__Given instruction__.
Retype the lines starting at the one that contains "How much distance" and ending at the one that contains "Surveying point 578,407", both included, with no changes.

Excerpt from a dataset:
►

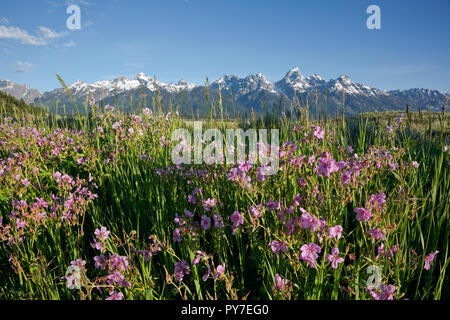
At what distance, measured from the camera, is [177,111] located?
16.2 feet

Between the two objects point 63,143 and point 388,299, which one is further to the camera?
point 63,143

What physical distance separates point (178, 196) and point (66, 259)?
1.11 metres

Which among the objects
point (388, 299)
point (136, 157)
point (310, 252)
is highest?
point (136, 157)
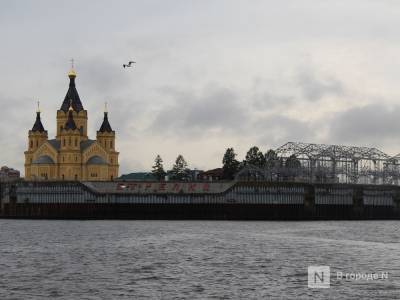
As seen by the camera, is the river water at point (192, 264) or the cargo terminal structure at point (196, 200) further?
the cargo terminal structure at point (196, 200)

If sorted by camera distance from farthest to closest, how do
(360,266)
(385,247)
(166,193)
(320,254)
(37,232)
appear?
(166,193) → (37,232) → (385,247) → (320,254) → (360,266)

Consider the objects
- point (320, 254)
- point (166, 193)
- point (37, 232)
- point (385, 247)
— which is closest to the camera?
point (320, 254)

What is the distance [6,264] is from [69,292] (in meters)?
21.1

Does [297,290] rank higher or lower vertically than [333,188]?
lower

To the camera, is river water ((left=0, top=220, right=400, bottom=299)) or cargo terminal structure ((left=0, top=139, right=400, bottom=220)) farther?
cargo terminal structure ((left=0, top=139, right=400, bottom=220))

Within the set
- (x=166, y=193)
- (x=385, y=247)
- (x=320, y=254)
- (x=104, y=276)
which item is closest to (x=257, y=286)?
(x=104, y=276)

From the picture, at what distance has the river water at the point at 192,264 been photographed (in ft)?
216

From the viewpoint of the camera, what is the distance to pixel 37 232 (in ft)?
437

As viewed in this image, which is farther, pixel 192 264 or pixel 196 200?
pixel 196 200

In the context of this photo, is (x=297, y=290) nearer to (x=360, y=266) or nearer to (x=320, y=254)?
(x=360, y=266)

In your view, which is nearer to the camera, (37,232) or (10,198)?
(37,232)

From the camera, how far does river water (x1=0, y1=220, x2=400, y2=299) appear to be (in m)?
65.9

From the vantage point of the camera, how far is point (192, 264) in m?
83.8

◄
►

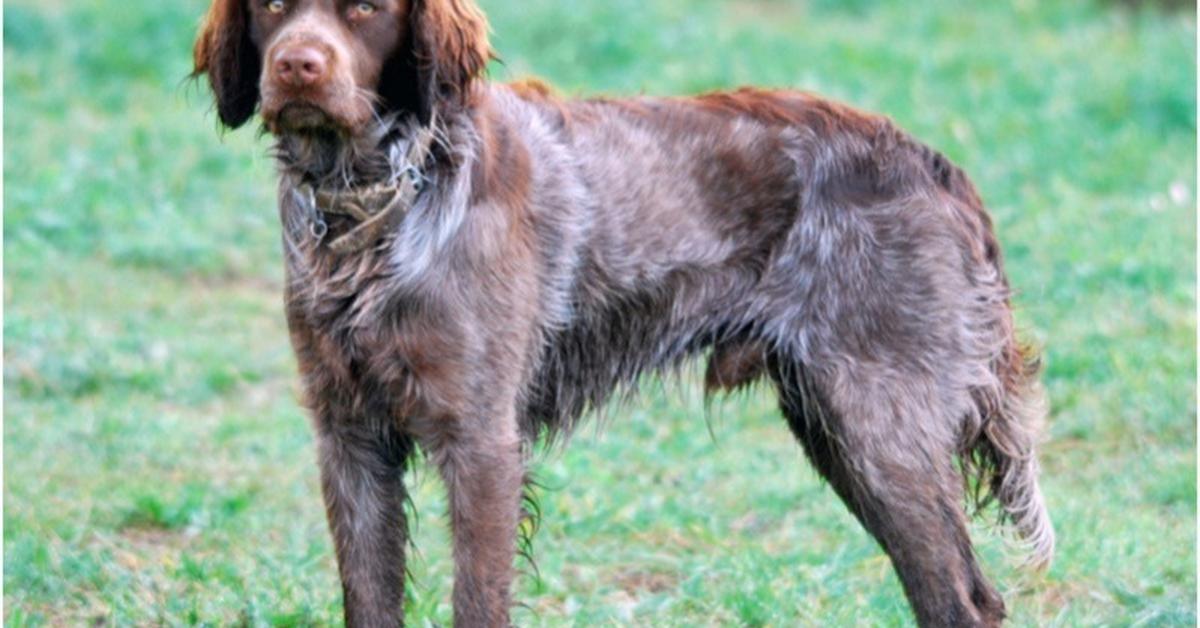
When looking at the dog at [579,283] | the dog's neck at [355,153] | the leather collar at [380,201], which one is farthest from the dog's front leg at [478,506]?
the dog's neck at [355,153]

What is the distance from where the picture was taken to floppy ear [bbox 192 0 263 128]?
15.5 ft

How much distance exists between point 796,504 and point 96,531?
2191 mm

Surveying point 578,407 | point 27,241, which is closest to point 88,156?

◄

__Answer to this task__.
How much distance exists between point 796,504 and point 96,531?
2191 mm

Surveying point 578,407 | point 27,241, which is closest to point 88,156?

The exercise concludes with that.